The Lonely Forest play their CD-release show Sat Aug 4 at the Vera Project, with the Robot Ate Me and For Years Blue.

JENNIFER GENTLE

The Midnight Room

(Sub Pop)

recommendedrecommended

Don't let the name fool you. Jennifer Gentle isn't some fey female singer-songwriter, but rather five men from Padova, Italy. And they're not particularly gentle. The name comes from a Syd Barrett lyric, and this band is every bit as strange and psychedelic yet poppy as their sort-of namesake.

For The Midnight Room, the band's founder and sole songwriter, Marco Fasolo, holed up in his home studio—a house known for its former occupant's suicide—and wrote, played, and recorded the album in total isolation. The result isn't so much intimate as it is stir-crazy.
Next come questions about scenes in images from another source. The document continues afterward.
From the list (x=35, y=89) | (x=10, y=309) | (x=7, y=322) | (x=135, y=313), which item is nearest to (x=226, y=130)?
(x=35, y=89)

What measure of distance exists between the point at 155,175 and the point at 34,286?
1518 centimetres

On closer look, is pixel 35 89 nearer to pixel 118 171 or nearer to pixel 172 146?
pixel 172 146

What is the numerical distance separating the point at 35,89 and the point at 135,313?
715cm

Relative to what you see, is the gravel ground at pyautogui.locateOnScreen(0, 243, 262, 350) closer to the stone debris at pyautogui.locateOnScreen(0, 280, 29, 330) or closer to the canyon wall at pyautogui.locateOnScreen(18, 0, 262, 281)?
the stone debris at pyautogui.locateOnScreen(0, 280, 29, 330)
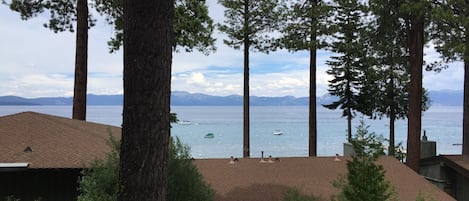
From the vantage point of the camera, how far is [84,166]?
7.03 meters

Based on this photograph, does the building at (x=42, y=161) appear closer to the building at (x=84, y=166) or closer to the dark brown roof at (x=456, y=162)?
the building at (x=84, y=166)

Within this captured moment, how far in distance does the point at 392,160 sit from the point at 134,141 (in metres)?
8.09

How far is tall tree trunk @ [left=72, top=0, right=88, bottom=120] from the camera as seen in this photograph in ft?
41.0

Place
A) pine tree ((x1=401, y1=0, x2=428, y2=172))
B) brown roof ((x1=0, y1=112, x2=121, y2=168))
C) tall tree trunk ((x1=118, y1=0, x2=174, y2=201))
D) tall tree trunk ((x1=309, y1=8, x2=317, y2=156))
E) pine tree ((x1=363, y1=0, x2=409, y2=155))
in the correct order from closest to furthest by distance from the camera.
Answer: tall tree trunk ((x1=118, y1=0, x2=174, y2=201))
brown roof ((x1=0, y1=112, x2=121, y2=168))
pine tree ((x1=401, y1=0, x2=428, y2=172))
pine tree ((x1=363, y1=0, x2=409, y2=155))
tall tree trunk ((x1=309, y1=8, x2=317, y2=156))

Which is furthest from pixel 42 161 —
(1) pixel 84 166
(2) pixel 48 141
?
(1) pixel 84 166

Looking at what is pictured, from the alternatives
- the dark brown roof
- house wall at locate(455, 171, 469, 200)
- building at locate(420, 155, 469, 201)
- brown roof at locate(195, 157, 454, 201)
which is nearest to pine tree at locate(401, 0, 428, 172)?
building at locate(420, 155, 469, 201)

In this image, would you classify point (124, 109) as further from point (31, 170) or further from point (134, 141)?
point (31, 170)

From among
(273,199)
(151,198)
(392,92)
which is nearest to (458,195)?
(273,199)

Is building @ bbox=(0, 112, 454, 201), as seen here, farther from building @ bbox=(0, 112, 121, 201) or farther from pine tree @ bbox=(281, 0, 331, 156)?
pine tree @ bbox=(281, 0, 331, 156)

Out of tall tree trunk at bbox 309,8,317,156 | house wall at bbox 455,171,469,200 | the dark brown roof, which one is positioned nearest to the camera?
the dark brown roof

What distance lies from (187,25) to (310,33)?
606 cm

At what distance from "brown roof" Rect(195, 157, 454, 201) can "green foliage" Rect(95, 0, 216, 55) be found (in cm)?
568

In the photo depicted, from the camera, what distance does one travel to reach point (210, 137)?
6462 cm

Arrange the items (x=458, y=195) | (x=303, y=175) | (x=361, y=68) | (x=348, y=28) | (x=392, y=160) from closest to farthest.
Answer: (x=303, y=175) → (x=392, y=160) → (x=458, y=195) → (x=348, y=28) → (x=361, y=68)
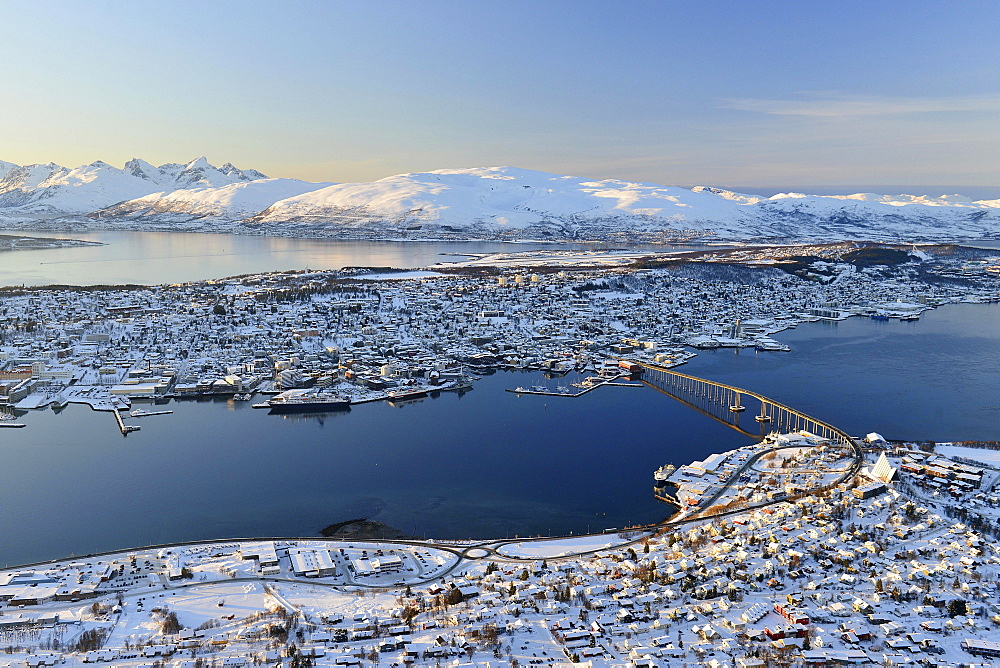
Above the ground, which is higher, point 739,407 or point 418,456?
point 739,407

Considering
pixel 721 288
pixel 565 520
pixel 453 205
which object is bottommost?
pixel 565 520

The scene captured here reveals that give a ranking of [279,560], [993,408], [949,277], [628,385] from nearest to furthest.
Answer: [279,560], [993,408], [628,385], [949,277]

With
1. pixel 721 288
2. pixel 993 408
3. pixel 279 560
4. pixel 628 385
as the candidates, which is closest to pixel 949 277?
pixel 721 288

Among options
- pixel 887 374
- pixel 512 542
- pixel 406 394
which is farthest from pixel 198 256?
pixel 512 542

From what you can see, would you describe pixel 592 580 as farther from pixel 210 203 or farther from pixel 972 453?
pixel 210 203

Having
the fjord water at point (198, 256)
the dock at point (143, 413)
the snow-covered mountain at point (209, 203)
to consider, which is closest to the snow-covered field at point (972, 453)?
the dock at point (143, 413)

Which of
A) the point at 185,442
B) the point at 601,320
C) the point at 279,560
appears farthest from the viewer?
the point at 601,320

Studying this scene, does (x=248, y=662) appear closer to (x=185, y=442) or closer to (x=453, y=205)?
(x=185, y=442)
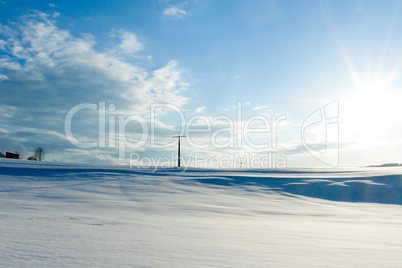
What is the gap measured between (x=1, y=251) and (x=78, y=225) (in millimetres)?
1628

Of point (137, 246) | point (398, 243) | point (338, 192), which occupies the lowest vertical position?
point (338, 192)

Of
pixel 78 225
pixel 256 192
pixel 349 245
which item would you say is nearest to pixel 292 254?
pixel 349 245

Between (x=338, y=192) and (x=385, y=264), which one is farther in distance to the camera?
(x=338, y=192)

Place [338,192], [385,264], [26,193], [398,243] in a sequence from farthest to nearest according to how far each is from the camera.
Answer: [338,192] < [26,193] < [398,243] < [385,264]

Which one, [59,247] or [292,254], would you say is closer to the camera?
[59,247]

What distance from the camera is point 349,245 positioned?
329 centimetres

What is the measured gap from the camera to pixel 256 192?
12.3m

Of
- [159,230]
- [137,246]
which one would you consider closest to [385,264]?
[137,246]

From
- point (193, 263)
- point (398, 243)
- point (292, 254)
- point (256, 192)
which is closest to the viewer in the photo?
point (193, 263)

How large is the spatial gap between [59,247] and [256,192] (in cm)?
1051

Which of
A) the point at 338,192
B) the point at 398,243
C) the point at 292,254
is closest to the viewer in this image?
the point at 292,254

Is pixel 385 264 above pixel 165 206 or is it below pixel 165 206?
above

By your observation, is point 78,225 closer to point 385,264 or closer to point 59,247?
point 59,247

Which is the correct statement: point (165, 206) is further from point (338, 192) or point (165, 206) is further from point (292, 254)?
point (338, 192)
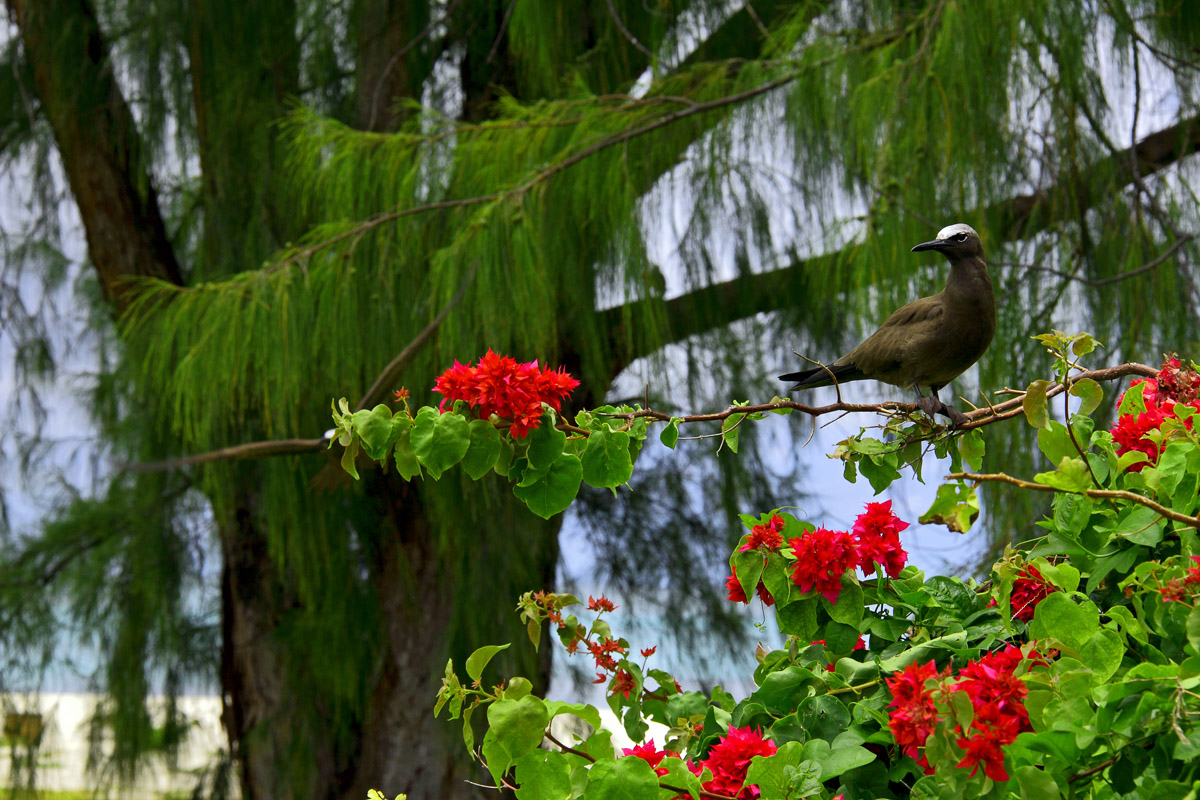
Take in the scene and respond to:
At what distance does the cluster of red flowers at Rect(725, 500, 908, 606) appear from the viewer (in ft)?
2.59

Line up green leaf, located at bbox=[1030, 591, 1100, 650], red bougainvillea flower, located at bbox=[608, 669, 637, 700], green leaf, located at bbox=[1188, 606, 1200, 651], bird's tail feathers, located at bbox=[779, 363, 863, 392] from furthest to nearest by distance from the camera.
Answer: bird's tail feathers, located at bbox=[779, 363, 863, 392] < red bougainvillea flower, located at bbox=[608, 669, 637, 700] < green leaf, located at bbox=[1030, 591, 1100, 650] < green leaf, located at bbox=[1188, 606, 1200, 651]

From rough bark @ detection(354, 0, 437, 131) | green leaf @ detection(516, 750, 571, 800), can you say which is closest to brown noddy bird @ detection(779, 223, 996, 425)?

"Twin Ghosts" is a soft, wispy introduction, but it's a feint. The album really hits its lurch with the strychnine-laced haunt of "Telephone Ringing." The track's demented bounce, tiptoeing guitars, and evil, elfin vocals recur throughout The Midnight Room, suggesting not just isolation, but also insomnia and fever dreams. That instrumental bounce is nowhere more apparent than on "Take My Hand," whose romantic plea, "Take my hand early in the morning," sounds like it comes not after a night of love so much as a night of fraying hallucinations. Elsewhere, that sickly carnival swagger gives way to moments of serenity, as on "The Ferryman" and the stargazing coda "Come Closer." But for the most part, The Midnight Room is an unsettling place. ERIC GRANDY

Jennifer Gentle play a free show Fri Aug 3 at the Crocodile, with Blitzen Trapper and Hypatia Lake.